- Exercise objective: Keep the wording of each record exactly the same when you repeat it, and leave out pictures.

- Data supplied:
====

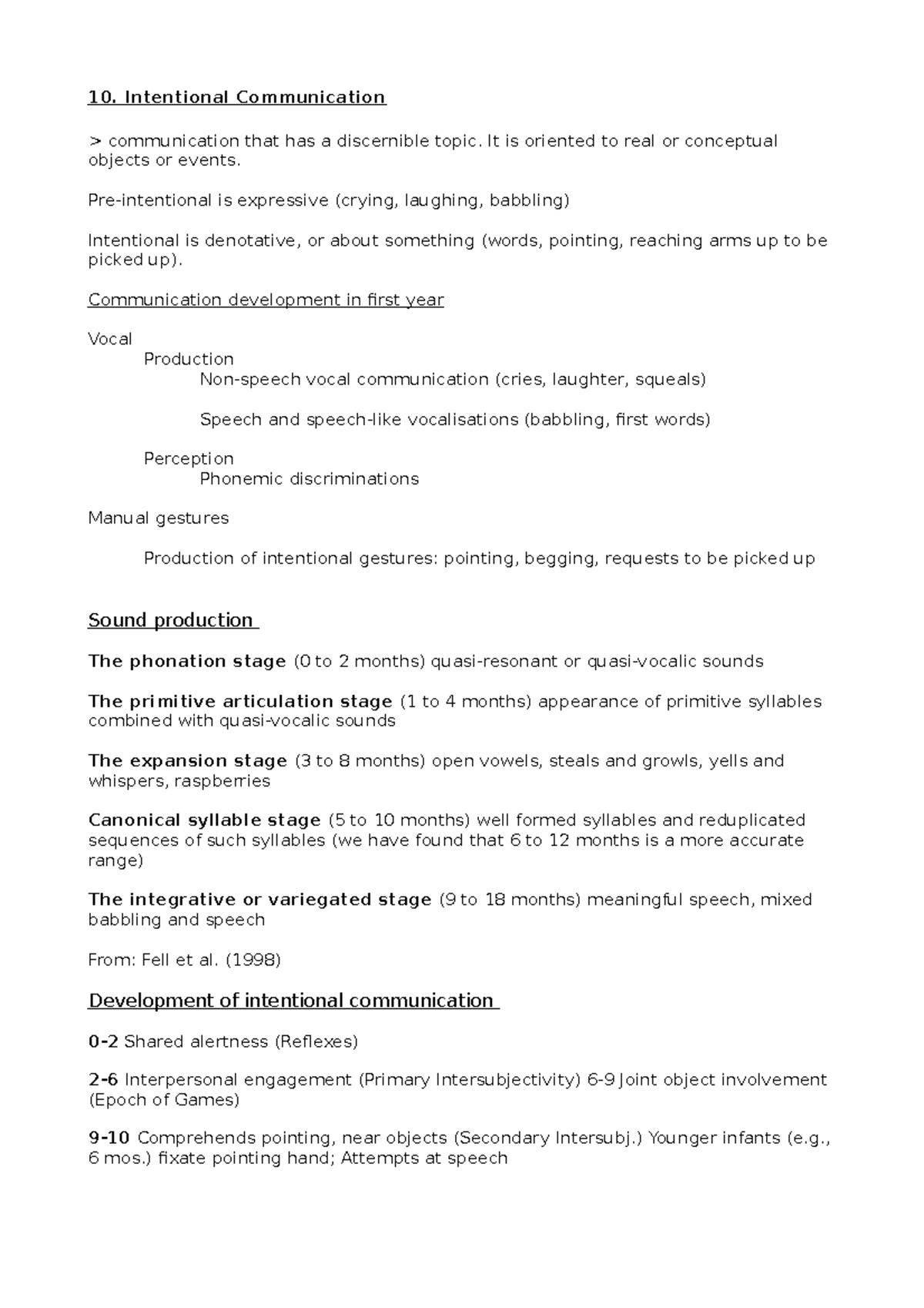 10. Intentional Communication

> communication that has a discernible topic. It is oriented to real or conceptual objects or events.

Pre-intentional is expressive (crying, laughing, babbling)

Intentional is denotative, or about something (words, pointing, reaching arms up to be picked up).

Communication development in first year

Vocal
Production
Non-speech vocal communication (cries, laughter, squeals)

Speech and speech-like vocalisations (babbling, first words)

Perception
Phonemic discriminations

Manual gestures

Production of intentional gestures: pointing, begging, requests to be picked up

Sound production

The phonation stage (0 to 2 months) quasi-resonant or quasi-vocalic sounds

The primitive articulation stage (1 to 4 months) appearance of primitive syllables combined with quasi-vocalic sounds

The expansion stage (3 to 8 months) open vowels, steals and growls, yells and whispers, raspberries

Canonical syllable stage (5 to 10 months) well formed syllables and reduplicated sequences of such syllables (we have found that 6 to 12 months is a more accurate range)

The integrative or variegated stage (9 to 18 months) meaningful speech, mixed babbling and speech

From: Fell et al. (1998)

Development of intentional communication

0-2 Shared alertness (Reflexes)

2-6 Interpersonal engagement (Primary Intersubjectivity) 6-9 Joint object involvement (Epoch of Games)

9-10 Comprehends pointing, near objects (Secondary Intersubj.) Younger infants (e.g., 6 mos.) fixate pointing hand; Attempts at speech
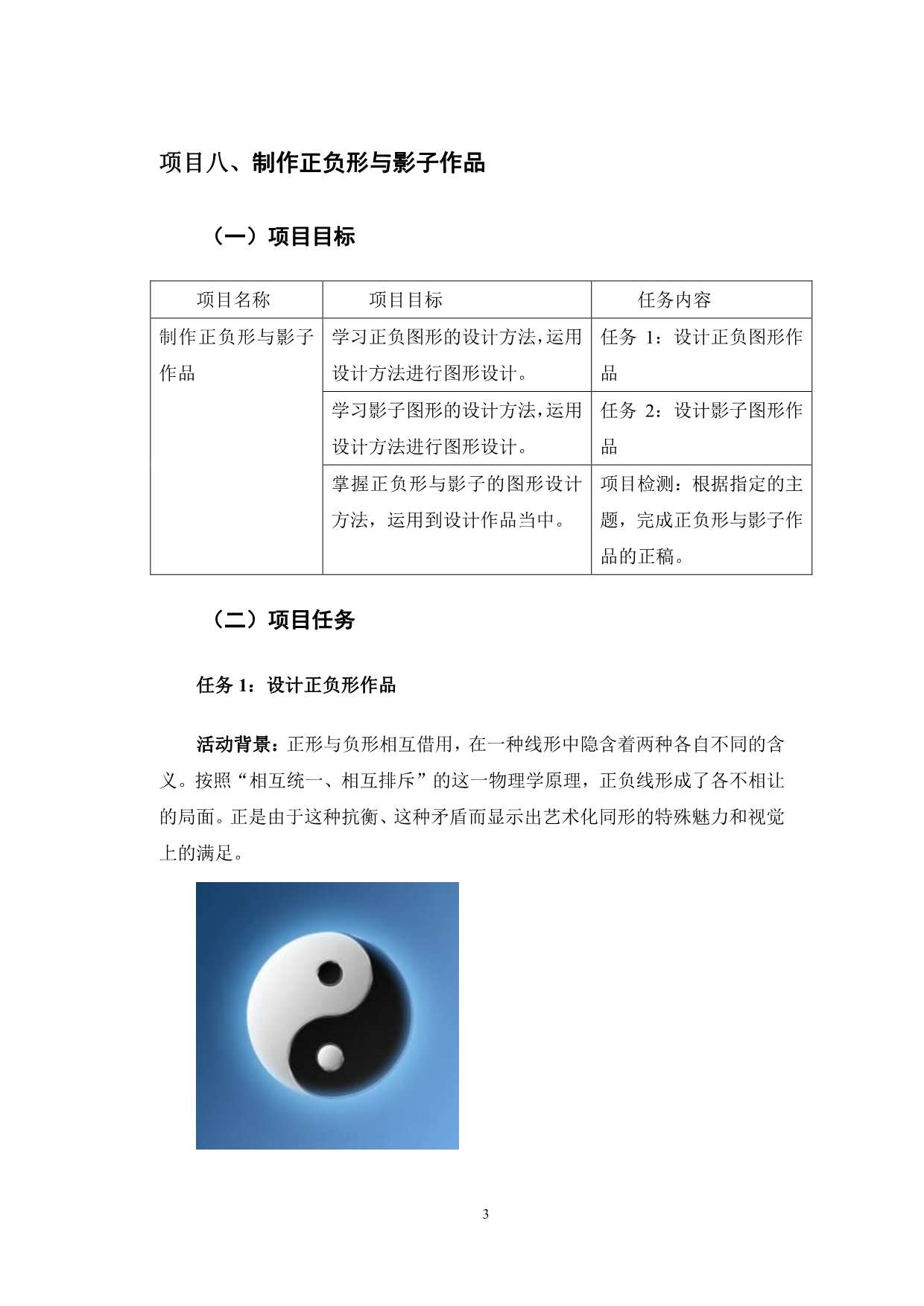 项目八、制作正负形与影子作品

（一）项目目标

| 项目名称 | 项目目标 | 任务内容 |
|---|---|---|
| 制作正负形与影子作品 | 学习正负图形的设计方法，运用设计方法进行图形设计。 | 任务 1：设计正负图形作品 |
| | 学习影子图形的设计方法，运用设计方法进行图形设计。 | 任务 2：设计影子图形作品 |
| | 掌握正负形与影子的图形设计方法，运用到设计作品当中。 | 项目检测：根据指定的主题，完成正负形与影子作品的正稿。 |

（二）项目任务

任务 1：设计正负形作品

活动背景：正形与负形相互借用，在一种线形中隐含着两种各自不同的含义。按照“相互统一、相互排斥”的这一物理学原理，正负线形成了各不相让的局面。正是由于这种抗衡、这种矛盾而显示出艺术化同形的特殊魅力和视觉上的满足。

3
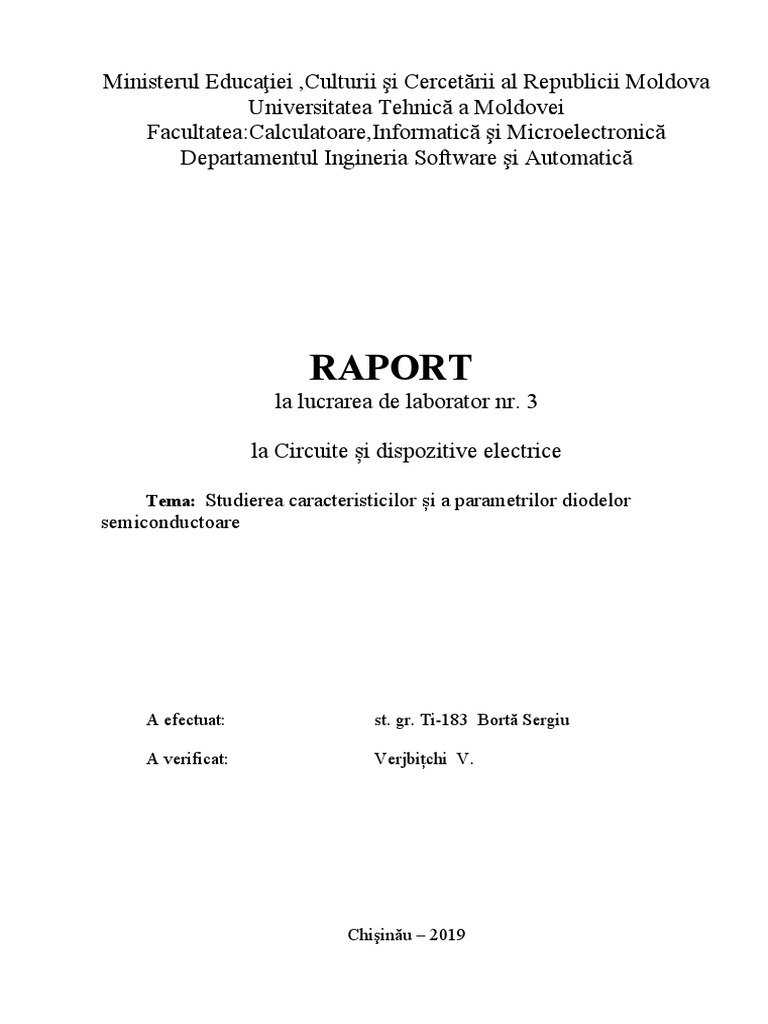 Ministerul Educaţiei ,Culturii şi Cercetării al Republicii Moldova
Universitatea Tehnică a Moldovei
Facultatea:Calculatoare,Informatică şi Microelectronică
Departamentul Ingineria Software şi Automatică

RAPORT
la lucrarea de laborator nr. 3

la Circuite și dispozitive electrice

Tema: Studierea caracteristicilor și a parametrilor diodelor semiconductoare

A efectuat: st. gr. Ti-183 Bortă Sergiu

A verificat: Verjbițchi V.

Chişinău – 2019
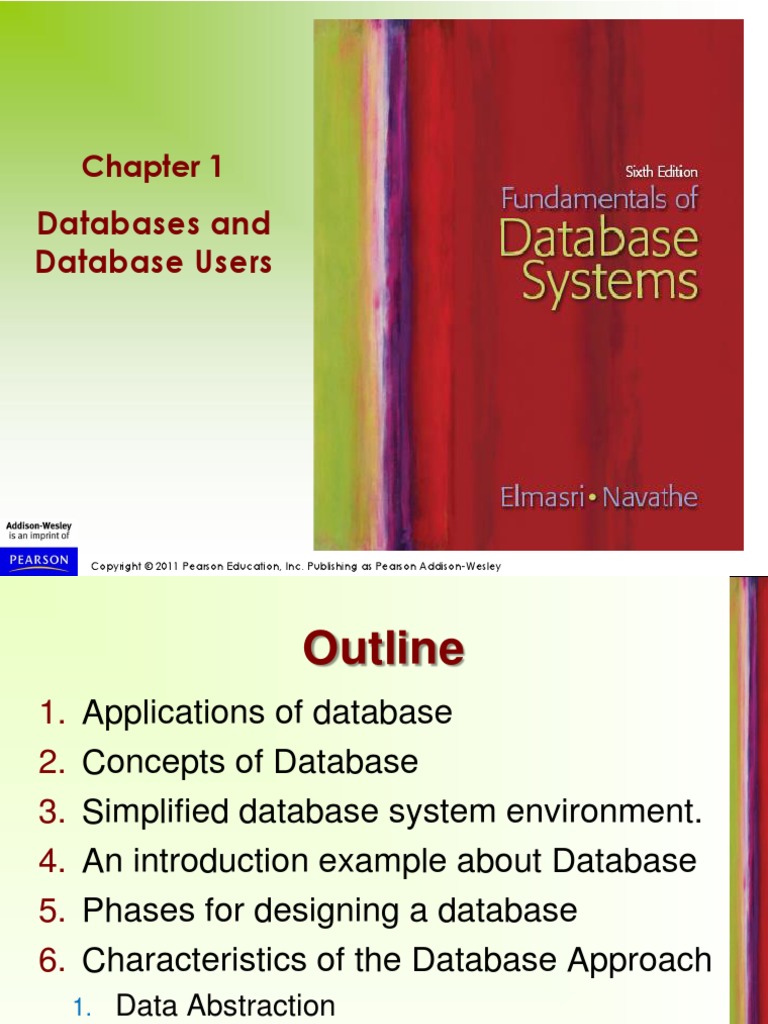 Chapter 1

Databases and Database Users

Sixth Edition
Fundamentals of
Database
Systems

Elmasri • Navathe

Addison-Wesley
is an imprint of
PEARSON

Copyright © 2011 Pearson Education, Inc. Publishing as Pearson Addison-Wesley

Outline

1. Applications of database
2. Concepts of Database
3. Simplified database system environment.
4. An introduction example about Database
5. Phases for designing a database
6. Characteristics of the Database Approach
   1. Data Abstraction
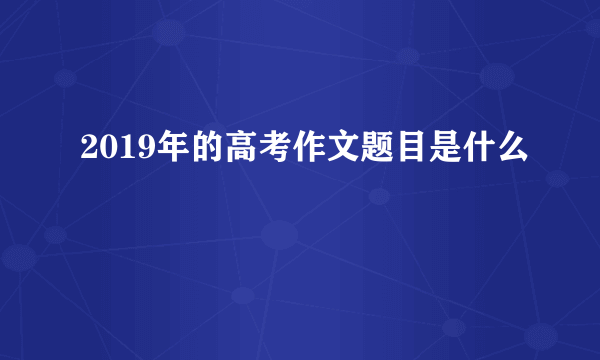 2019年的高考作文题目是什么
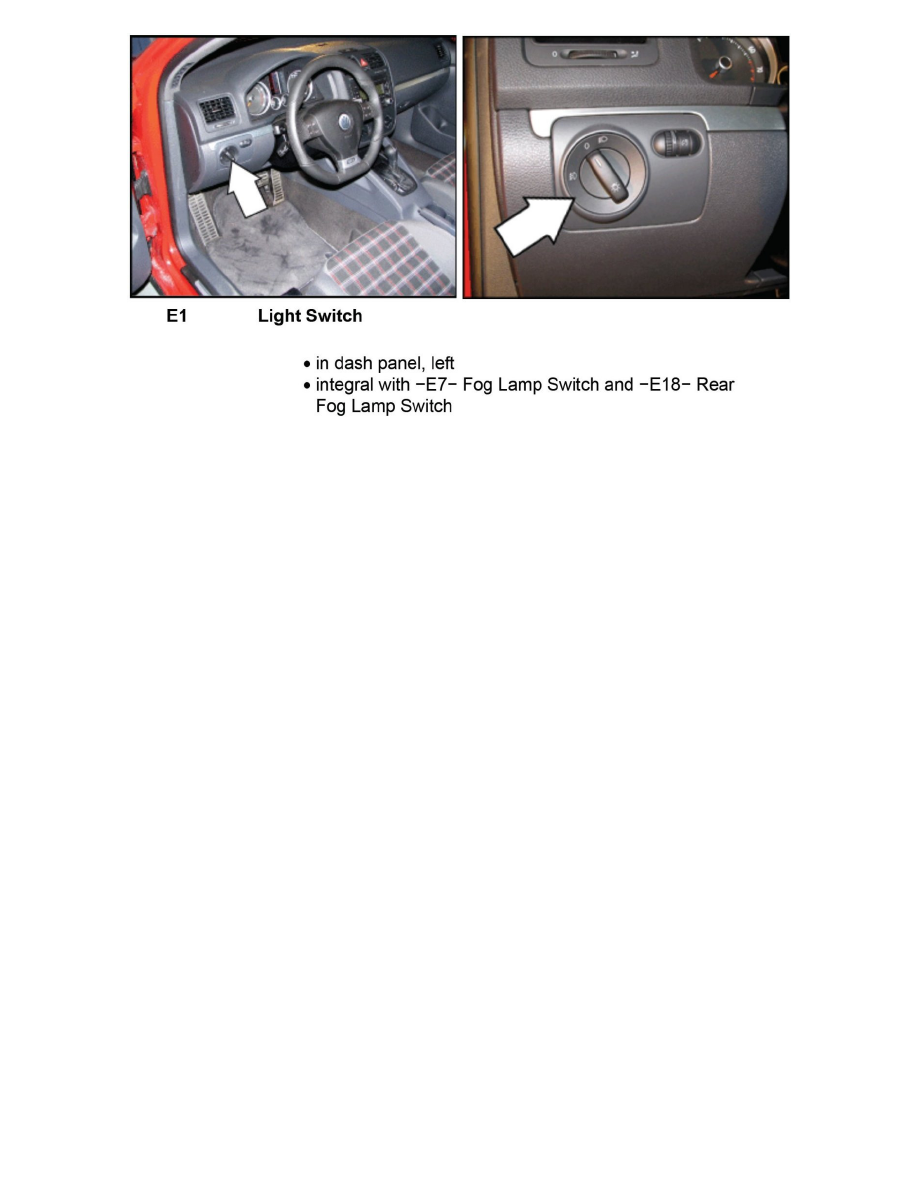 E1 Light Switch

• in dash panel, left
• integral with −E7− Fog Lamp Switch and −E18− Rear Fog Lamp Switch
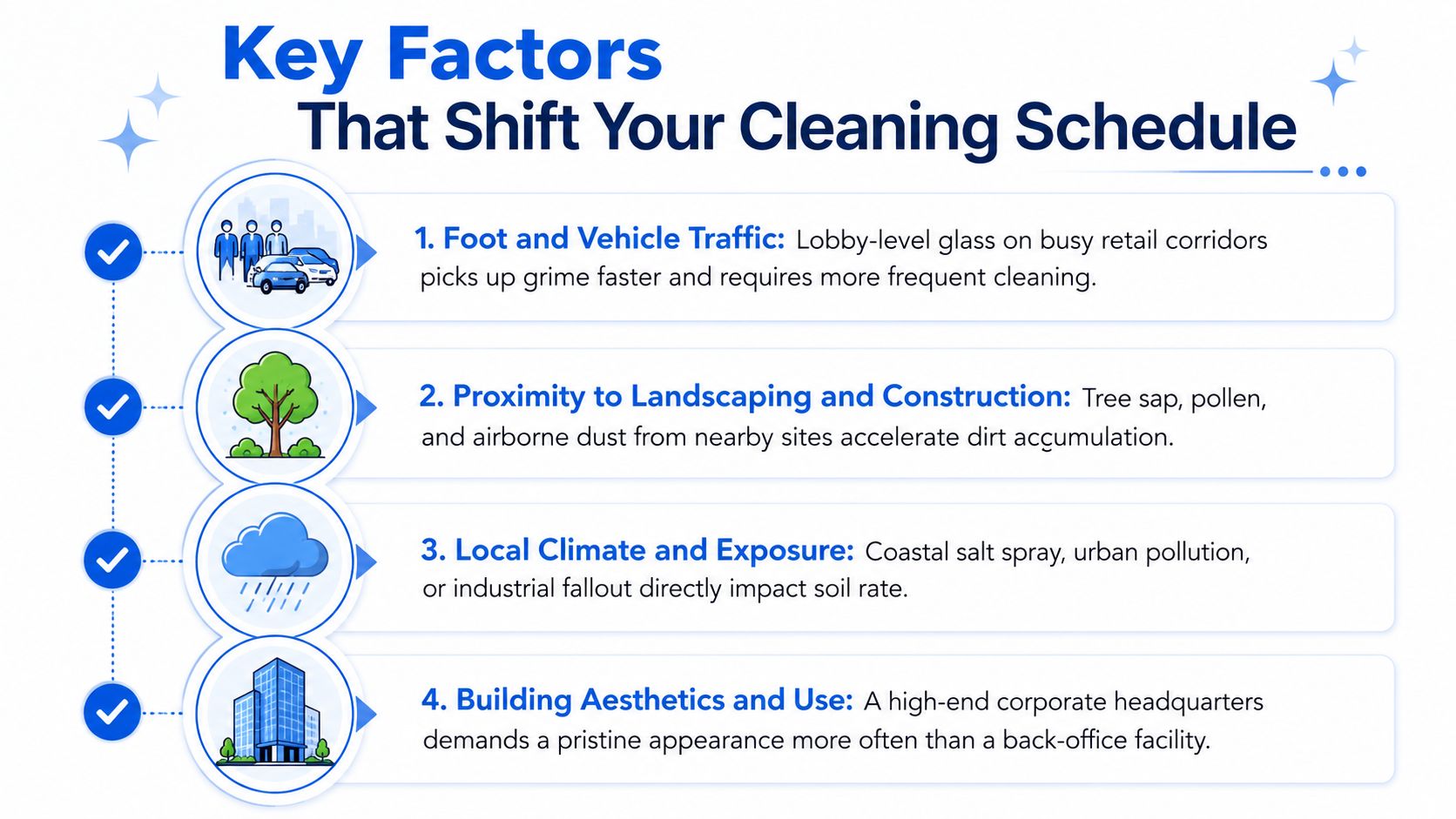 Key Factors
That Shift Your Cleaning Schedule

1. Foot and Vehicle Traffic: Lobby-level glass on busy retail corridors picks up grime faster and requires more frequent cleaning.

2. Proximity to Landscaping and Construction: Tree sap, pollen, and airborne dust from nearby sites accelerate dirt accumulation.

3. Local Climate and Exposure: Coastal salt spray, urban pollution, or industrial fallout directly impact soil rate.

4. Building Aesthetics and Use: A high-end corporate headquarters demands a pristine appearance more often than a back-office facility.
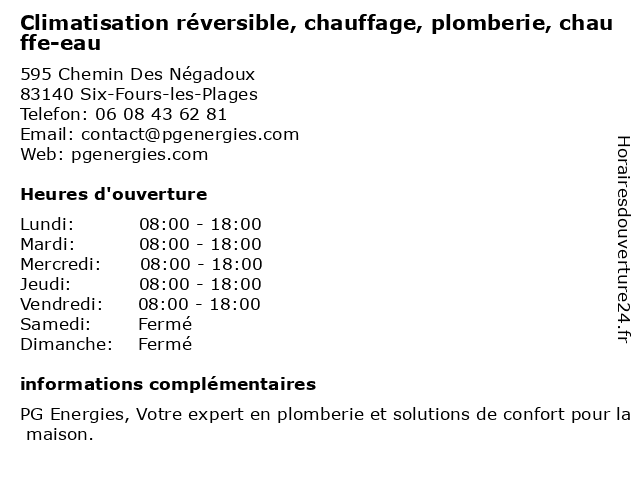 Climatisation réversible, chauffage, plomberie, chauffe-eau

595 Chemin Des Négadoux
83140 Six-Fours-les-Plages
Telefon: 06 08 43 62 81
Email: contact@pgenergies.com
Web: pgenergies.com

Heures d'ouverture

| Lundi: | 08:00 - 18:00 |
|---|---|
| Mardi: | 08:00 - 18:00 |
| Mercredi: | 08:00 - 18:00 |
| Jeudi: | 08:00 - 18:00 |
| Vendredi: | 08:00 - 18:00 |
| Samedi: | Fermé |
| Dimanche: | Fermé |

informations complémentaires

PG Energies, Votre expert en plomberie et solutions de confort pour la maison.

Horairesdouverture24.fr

====

- Solved problem:
 10. Intentional Communication

> communication that has a discernible topic. It is oriented to real or conceptual objects or events.

Pre-intentional is expressive (crying, laughing, babbling)

Intentional is denotative, or about something (words, pointing, reaching arms up to be picked up).

Communication development in first year

Vocal
Production
Non-speech vocal communication (cries, laughter, squeals)

Speech and speech-like vocalisations (babbling, first words)

Perception
Phonemic discriminations

Manual gestures

Production of intentional gestures: pointing, begging, requests to be picked up

Sound production

The phonation stage (0 to 2 months) quasi-resonant or quasi-vocalic sounds

The primitive articulation stage (1 to 4 months) appearance of primitive syllables combined with quasi-vocalic sounds

The expansion stage (3 to 8 months) open vowels, steals and growls, yells and whispers, raspberries

Canonical syllable stage (5 to 10 months) well formed syllables and reduplicated sequences of such syllables (we have found that 6 to 12 months is a more accurate range)

The integrative or variegated stage (9 to 18 months) meaningful speech, mixed babbling and speech

From: Fell et al. (1998)

Development of intentional communication

0-2 Shared alertness (Reflexes)

2-6 Interpersonal engagement (Primary Intersubjectivity) 6-9 Joint object involvement (Epoch of Games)

9-10 Comprehends pointing, near objects (Secondary Intersubj.) Younger infants (e.g., 6 mos.) fixate pointing hand; Attempts at speech
 项目八、制作正负形与影子作品

（一）项目目标

| 项目名称 | 项目目标 | 任务内容 |
|---|---|---|
| 制作正负形与影子作品 | 学习正负图形的设计方法，运用设计方法进行图形设计。 | 任务 1：设计正负图形作品 |
| | 学习影子图形的设计方法，运用设计方法进行图形设计。 | 任务 2：设计影子图形作品 |
| | 掌握正负形与影子的图形设计方法，运用到设计作品当中。 | 项目检测：根据指定的主题，完成正负形与影子作品的正稿。 |

（二）项目任务

任务 1：设计正负形作品

活动背景：正形与负形相互借用，在一种线形中隐含着两种各自不同的含义。按照“相互统一、相互排斥”的这一物理学原理，正负线形成了各不相让的局面。正是由于这种抗衡、这种矛盾而显示出艺术化同形的特殊魅力和视觉上的满足。

3
 Ministerul Educaţiei ,Culturii şi Cercetării al Republicii Moldova
Universitatea Tehnică a Moldovei
Facultatea:Calculatoare,Informatică şi Microelectronică
Departamentul Ingineria Software şi Automatică

RAPORT
la lucrarea de laborator nr. 3

la Circuite și dispozitive electrice

Tema: Studierea caracteristicilor și a parametrilor diodelor semiconductoare

A efectuat: st. gr. Ti-183 Bortă Sergiu

A verificat: Verjbițchi V.

Chişinău – 2019
 Chapter 1

Databases and Database Users

Sixth Edition
Fundamentals of
Database
Systems

Elmasri • Navathe

Addison-Wesley
is an imprint of
PEARSON

Copyright © 2011 Pearson Education, Inc. Publishing as Pearson Addison-Wesley

Outline

1. Applications of database
2. Concepts of Database
3. Simplified database system environment.
4. An introduction example about Database
5. Phases for designing a database
6. Characteristics of the Database Approach
   1. Data Abstraction
 2019年的高考作文题目是什么
 E1 Light Switch

• in dash panel, left
• integral with −E7− Fog Lamp Switch and −E18− Rear Fog Lamp Switch
 Key Factors
That Shift Your Cleaning Schedule

1. Foot and Vehicle Traffic: Lobby-level glass on busy retail corridors picks up grime faster and requires more frequent cleaning.

2. Proximity to Landscaping and Construction: Tree sap, pollen, and airborne dust from nearby sites accelerate dirt accumulation.

3. Local Climate and Exposure: Coastal salt spray, urban pollution, or industrial fallout directly impact soil rate.

4. Building Aesthetics and Use: A high-end corporate headquarters demands a pristine appearance more often than a back-office facility.
 Climatisation réversible, chauffage, plomberie, chauffe-eau

595 Chemin Des Négadoux
83140 Six-Fours-les-Plages
Telefon: 06 08 43 62 81
Email: contact@pgenergies.com
Web: pgenergies.com

Heures d'ouverture

| Lundi: | 08:00 - 18:00 |
|---|---|
| Mardi: | 08:00 - 18:00 |
| Mercredi: | 08:00 - 18:00 |
| Jeudi: | 08:00 - 18:00 |
| Vendredi: | 08:00 - 18:00 |
| Samedi: | Fermé |
| Dimanche: | Fermé |

informations complémentaires

PG Energies, Votre expert en plomberie et solutions de confort pour la maison.

Horairesdouverture24.fr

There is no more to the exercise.